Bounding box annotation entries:
-*-
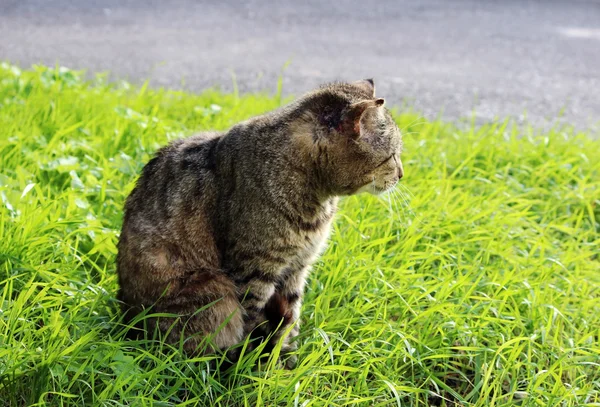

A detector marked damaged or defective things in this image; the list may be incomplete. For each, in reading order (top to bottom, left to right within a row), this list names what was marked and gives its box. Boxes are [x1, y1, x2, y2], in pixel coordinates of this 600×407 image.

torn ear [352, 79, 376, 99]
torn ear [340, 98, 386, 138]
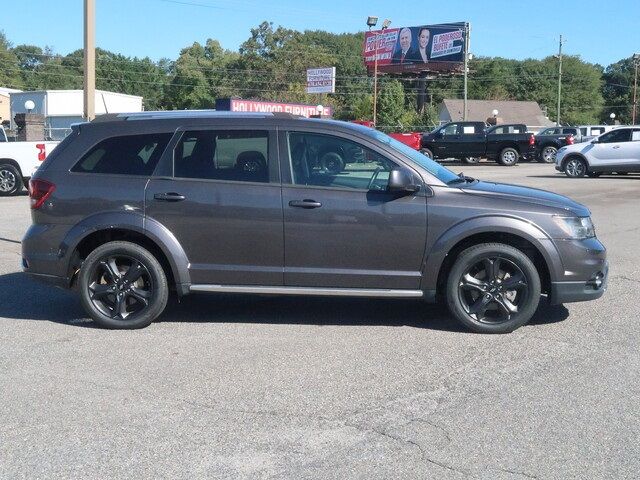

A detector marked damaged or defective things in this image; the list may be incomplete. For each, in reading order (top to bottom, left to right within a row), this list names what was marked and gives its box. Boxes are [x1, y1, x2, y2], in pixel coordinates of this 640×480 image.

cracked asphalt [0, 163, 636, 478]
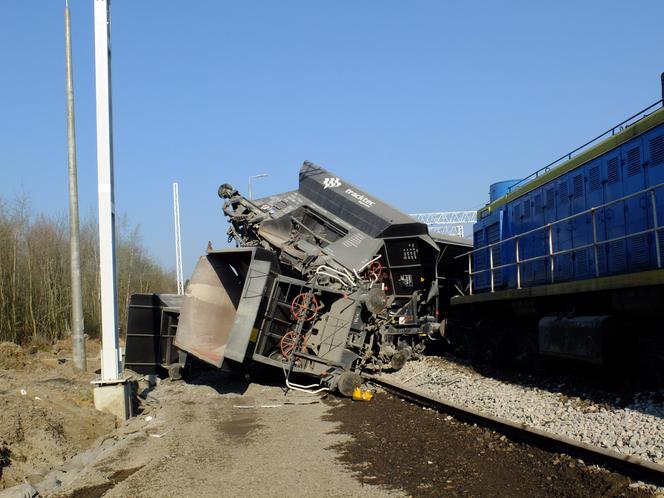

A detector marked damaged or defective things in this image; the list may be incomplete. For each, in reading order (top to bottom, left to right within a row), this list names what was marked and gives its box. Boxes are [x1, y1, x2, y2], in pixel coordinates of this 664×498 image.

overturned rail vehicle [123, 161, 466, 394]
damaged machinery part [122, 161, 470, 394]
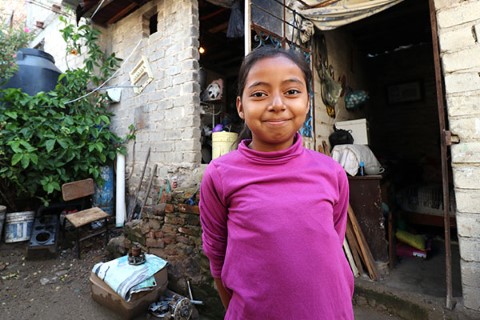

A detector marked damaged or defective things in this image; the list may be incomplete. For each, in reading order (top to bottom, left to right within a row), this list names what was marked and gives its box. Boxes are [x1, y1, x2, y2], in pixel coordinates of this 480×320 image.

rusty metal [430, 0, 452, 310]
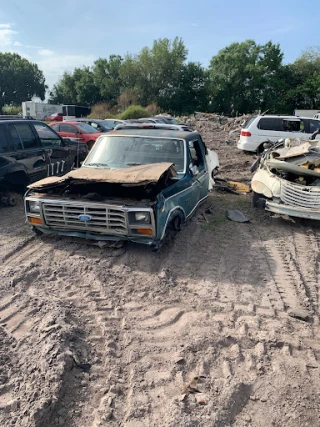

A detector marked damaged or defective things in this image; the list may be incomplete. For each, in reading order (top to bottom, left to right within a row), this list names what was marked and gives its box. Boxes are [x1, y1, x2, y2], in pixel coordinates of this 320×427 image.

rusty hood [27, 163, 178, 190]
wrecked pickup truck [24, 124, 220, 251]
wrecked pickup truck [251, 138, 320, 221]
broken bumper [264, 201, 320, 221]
-*-
Reproduce the entire listing above word for word, but leave out the pictures.

- _Problem solution_:
A detector marked damaged or defective things in this image; the list may be incomplete. For each, in reading order (top to bottom, left to right within a row), this list names what was marked and gives its box. Boxes are [x1, y1, x2, y2], in pixel coordinates of this 600×407 image.

torn ear [352, 79, 376, 99]
torn ear [340, 98, 386, 138]

A detector marked damaged or defective things in this image; the list may be incomplete. For each, in reading order (top to bottom, left to right within a row), this list names what was marked and gives its box. Boxes are [x1, y1, x2, y2], in pixel coordinates of this 640×480 image.

cracked asphalt [0, 163, 636, 478]

A detector marked damaged or defective things in this image; the list may be incomplete. For each, in reading order (top to bottom, left to right within a row), this list names what was marked and gives its box. Boxes are [x1, y1, x2, y2], in pixel coordinates of this 664×498 image.

overturned rail vehicle [123, 161, 466, 394]
damaged machinery part [122, 161, 470, 394]

A detector marked damaged or defective things in this image; the list may be incomplete. For each, in reading order (top to bottom, left to right within a row), this list names what was marked and gives its box. Boxes are [x1, y1, x2, y2], in pixel coordinates of this 480×320 image.

rusty metal [430, 0, 452, 310]

A detector marked damaged or defective things in this image; the list may be incomplete. For each, in reading order (top to bottom, left to right within a row), this list names what was marked and gives its box. Boxes are [x1, y1, x2, y2], in pixel coordinates of this 320×427 image.

rusty hood [27, 163, 178, 190]
wrecked pickup truck [24, 124, 220, 251]
wrecked pickup truck [251, 138, 320, 221]
broken bumper [264, 201, 320, 221]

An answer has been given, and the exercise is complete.